▶ **ПИСЬМЕННОЕ ЗАДАНИЕ A**
Воспроизведите полностью, без единого изменения, фрагмент о песнях Шумана.

────────────────

В фортепианном творчестве композитора в 30-х годах сформировались основные стилистические черты, приемы психологической и пейзажной изобразительности, портретной характеристичности, которые в дальнейшем способствовали созданию ярких песенных опусов. Современник композитора Брендель писал, что песни Шумана «являются в известном смысле продолжением его характерных пьес для фортепиано и обнаруживают многие существенные качества последних» [19, с. 121]. В 1840 году в письме к Кларе Вик он пишет: «Ах, Клара какое наслаждение писать для пения; я давно нуждался в этом» [39, с. 145]. Наступает «песенный год», в котором композитор создает 138 песен, среди которых песенные циклы: «Круг песен» оп. 24, «Мир ты», «Круг песен» оп. 39, «Любовь и жизнь женщины», «Любовь поэта». Любовная лирика и тонкое изображение природы, героические мотивы и бытовые сценки, скорбь и романтика свободы — все навеяно образами стихов любимых поэтов. Это Гейне, Гете, Рейник, Байрон и Ленау, Шимассо и Имерике. И каждому из поэтов соответствует свой круг интонаций, свой гармонический язык, своя фортепианная фактуры. Теснейшая связь музыки с поэтическим словом проявляется у Шумана в точном выделении стихотворных пауз, акцентов, ударений, пристальном следовании за движением поэтической мысли, ее развертыванием, кульминациями, спадами. Шуман писал, что «стремился передать мысли стихотворения почти дословно». Стихи в музыкальном воплощении композитора приобретают новую глубину, новый психологический подтекст. Особую роль в этом отведена у Шумана аккомпанементу. Именно в фортепианной партии зачастую сосредоточена основная мысль сочинения. В этом несомненное новаторство Шумана. То, что невозможно выразить словами, Шуман посредствам фактуры передает фортепианной партии.

────────────────

▶ **ПИСЬМЕННОЕ ЗАДАНИЕ B**
Найдите в строках ниже все, где встречается слово "closer", и перепишите каждую такую строку целиком.

▶ **ВЫБОРКА СТРОК**
────────────────

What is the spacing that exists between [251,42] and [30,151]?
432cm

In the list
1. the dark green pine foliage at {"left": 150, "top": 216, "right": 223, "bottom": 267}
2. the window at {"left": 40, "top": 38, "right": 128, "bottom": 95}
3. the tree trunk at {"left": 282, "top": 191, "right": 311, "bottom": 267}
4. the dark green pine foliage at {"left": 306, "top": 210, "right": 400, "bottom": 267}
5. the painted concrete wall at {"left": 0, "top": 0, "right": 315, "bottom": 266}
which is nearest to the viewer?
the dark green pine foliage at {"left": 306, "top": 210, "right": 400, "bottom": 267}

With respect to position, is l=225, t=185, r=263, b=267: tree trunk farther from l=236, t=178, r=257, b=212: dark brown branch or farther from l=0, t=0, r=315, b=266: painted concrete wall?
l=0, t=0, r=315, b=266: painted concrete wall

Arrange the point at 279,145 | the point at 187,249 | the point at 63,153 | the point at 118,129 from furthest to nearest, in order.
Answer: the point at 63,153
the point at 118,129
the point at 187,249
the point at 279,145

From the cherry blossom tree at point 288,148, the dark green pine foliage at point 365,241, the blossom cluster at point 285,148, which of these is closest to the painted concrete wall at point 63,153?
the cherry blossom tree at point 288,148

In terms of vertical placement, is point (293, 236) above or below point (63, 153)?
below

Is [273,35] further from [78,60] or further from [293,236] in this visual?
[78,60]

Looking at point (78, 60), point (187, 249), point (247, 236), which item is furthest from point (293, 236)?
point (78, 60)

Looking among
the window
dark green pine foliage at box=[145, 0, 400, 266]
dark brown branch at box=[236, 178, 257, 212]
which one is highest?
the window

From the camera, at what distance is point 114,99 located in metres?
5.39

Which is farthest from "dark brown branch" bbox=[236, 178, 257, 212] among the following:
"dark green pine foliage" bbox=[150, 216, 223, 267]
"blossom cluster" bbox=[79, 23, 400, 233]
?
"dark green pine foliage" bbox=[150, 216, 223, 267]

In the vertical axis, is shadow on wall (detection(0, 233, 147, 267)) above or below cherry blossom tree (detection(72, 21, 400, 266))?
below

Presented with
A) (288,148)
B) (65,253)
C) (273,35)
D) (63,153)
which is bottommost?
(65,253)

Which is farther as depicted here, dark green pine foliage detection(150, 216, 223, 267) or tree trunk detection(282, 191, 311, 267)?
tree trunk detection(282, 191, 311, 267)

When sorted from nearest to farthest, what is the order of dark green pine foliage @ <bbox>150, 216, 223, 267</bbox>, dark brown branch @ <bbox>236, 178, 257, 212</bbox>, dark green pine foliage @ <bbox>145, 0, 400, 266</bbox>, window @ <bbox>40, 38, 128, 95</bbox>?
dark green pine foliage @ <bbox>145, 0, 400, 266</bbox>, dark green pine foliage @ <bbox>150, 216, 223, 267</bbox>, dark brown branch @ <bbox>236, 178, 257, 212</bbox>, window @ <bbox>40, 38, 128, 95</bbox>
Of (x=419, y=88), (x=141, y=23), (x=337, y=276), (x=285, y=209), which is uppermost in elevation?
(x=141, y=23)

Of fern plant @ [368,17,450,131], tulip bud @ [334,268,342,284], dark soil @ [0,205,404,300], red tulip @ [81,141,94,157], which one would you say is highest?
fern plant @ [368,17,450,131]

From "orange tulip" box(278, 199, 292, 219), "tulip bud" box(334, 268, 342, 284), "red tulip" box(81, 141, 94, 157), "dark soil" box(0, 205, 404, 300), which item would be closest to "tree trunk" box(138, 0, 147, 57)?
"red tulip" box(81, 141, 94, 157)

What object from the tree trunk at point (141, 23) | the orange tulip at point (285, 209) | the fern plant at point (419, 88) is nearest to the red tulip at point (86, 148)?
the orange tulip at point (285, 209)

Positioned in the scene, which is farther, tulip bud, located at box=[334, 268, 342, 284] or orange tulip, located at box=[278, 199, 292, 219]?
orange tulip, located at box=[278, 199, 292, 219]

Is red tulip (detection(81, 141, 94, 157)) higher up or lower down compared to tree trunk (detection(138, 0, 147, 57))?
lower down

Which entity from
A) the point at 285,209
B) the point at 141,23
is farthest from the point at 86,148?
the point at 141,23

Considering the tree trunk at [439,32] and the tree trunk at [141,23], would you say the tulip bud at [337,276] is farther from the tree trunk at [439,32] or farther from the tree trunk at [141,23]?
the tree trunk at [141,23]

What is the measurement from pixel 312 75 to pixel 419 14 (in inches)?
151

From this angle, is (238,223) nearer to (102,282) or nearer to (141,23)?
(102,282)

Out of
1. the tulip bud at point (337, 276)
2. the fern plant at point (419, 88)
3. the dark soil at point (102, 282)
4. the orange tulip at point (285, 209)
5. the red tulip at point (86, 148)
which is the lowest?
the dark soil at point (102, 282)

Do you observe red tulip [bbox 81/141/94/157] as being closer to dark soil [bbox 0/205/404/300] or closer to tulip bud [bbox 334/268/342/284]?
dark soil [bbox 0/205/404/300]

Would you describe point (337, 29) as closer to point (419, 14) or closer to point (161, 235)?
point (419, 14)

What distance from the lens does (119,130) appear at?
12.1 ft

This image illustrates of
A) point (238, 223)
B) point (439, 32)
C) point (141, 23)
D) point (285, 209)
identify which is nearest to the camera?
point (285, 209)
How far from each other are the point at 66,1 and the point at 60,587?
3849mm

────────────────

▶ **ОТВЕТ НА ЗАДАНИЕ A**
В фортепианном творчестве композитора в 30-х годах сформировались основные стилистические черты, приемы психологической и пейзажной изобразительности, портретной характеристичности, которые в дальнейшем способствовали созданию ярких песенных опусов. Современник композитора Брендель писал, что песни Шумана «являются в известном смысле продолжением его характерных пьес для фортепиано и обнаруживают многие существенные качества последних» [19, с. 121]. В 1840 году в письме к Кларе Вик он пишет: «Ах, Клара какое наслаждение писать для пения; я давно нуждался в этом» [39, с. 145]. Наступает «песенный год», в котором композитор создает 138 песен, среди которых песенные циклы: «Круг песен» оп. 24, «Мир ты», «Круг песен» оп. 39, «Любовь и жизнь женщины», «Любовь поэта». Любовная лирика и тонкое изображение природы, героические мотивы и бытовые сценки, скорбь и романтика свободы — все навеяно образами стихов любимых поэтов. Это Гейне, Гете, Рейник, Байрон и Ленау, Шимассо и Имерике. И каждому из поэтов соответствует свой круг интонаций, свой гармонический язык, своя фортепианная фактуры. Теснейшая связь музыки с поэтическим словом проявляется у Шумана в точном выделении стихотворных пауз, акцентов, ударений, пристальном следовании за движением поэтической мысли, ее развертыванием, кульминациями, спадами. Шуман писал, что «стремился передать мысли стихотворения почти дословно». Стихи в музыкальном воплощении композитора приобретают новую глубину, новый психологический подтекст. Особую роль в этом отведена у Шумана аккомпанементу. Именно в фортепианной партии зачастую сосредоточена основная мысль сочинения. В этом несомненное новаторство Шумана. То, что невозможно выразить словами, Шуман посредствам фактуры передает фортепианной партии.

▶ **ОТВЕТ НА ЗАДАНИЕ B**
Do you observe red tulip [bbox 81/141/94/157] as being closer to dark soil [bbox 0/205/404/300] or closer to tulip bud [bbox 334/268/342/284]?
Would you describe point (337, 29) as closer to point (419, 14) or closer to point (161, 235)?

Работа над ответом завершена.